I’m trying to execute an npp function in multiple streams in parallel.
However, in the following example code, nppiMean_StdDev_8u_C1R returns NPP_RANGE_ERROR.
This example code creates two threads, and each thread tries to run nppiMean_StdDev_8u_C1R.

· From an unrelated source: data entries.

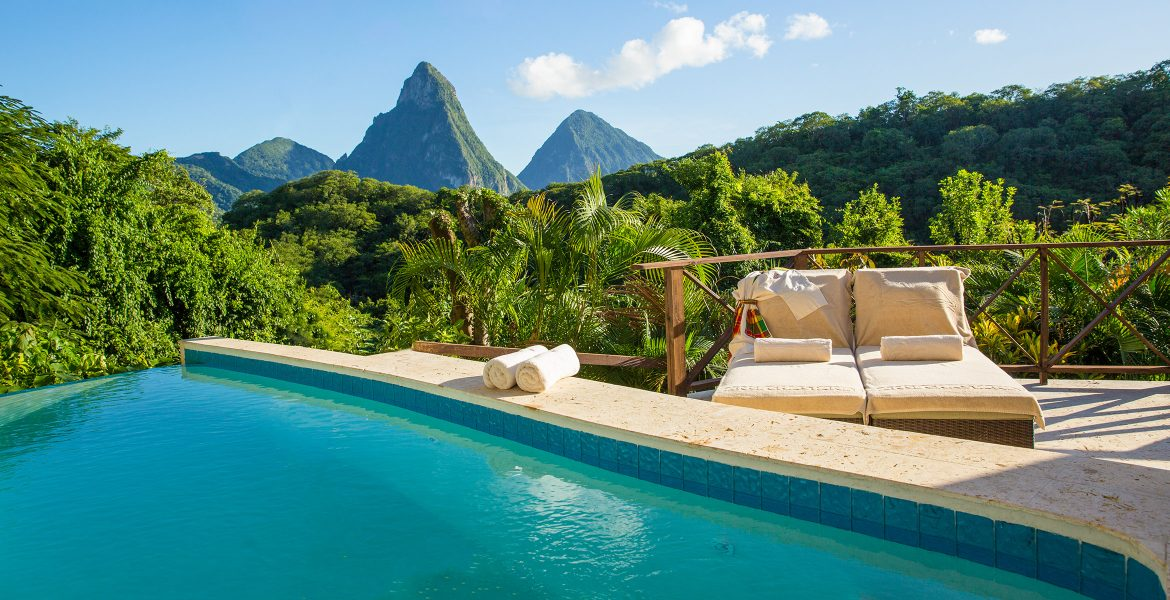 turquoise-pool-white-towels-green-jungle-pitons-peaks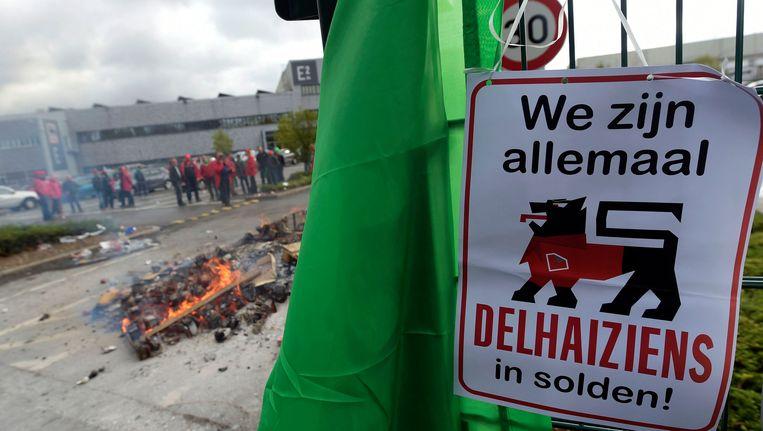 Een stakingsactie bij het distributiecentrum van Delhaize in Zellik, in oktober vorig jaar.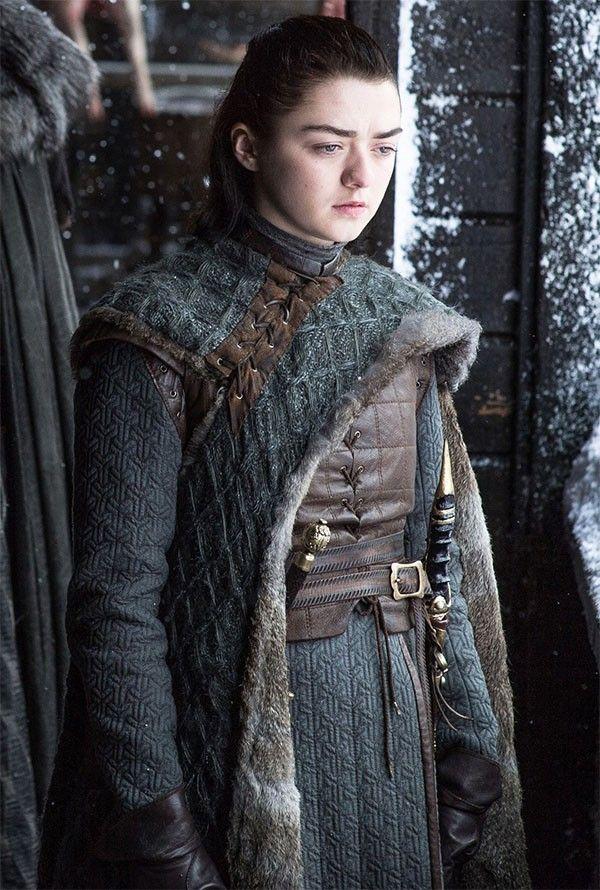 Igra Prestolov Kak Izmenilas Arya Stark Za 8 Sezonov Seriala Arya Stark Mejsi Uilyams Igra Prestolov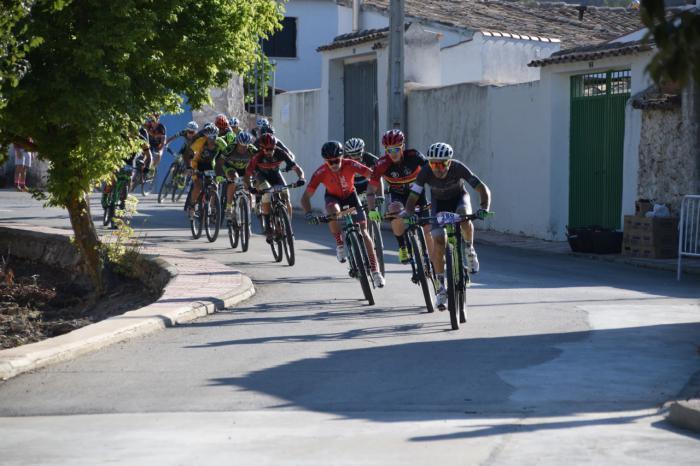 Israel y Carla Fernández dominan en Valdeganga en la undécima prueba del Circuito MTB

Each thread creates a stream and uses nppSetStream to set the cuda stream which the npp function should run on.
#include "cuda_runtime.h"
#include "device_launch_parameters.h"
#include "npp.h"
#include "nppi.h"
#include <omp.h>
#include <opencv2/opencv.hpp>
int main()
{
#pragma omp parallel num_threads(2)
{
// Source image : 512x512 1channel 8bit, all pixels set to 5
GpuMat src(512, 512, CV_8UC1);
src.setTo(Scalar(5));
// Destination buffer where mean and stddev value is stored
GpuMat dst(1, 2, CV_64FC1);
// Create scratch buffer
int bufSize;
NppiSize sz;
sz.width = src.cols;
sz.height = src.rows;
nppSafeCall( nppiMeanStdDevGetBufferHostSize_8u_C1R(sz, &bufSize) );
GpuMat buf(1, bufSize, CV_8UC1);
// Create stream
cudaStream_t stream;
cudaStreamCreate(&stream);
// Set npp to use this stream
nppSetStream(stream);
nppSafeCall( nppiMean_StdDev_8u_C1R(src.ptr<Npp8u>(), static_cast<int>(src.step), sz, buf.ptr<Npp8u>(), dst.ptr<Npp64f>(), dst.ptr<Npp64f>() + 1) );
// Wait until npp call finish
cudaStreamSynchronize(stream);
// Destroy stream
cudaStreamDestroy(stream);
// Print output (expects mean = 5, stddev = 0)
Mat h_dst;
dst.download(h_dst);
std::string out = "thread" + std::to_string(omp_get_thread_num()) + " : (mean)" + std::to_string(h_dst.at<Npp64f>(0, 0)) + " (stddev)" + std::to_string(h_dst.at<Npp64f>(0, 1)) + "\n";
std::cout << out;
}
}
When I comment out line 32( nppSetStream(stream) ), the program ends with correct answer.
So my question is :
Is it not safe to use the npp function in multiple streams with setNppStream?
Thank you.
CUDA version : 8.0, 9.1
OS : Windows10
GPU : GTX 1080
Driver version : 388.19
Nice investigation, devnglee,
I made the source code more shorter.
Now the sample code which crashes on my laptop doesn’t rely on OpenCV at all.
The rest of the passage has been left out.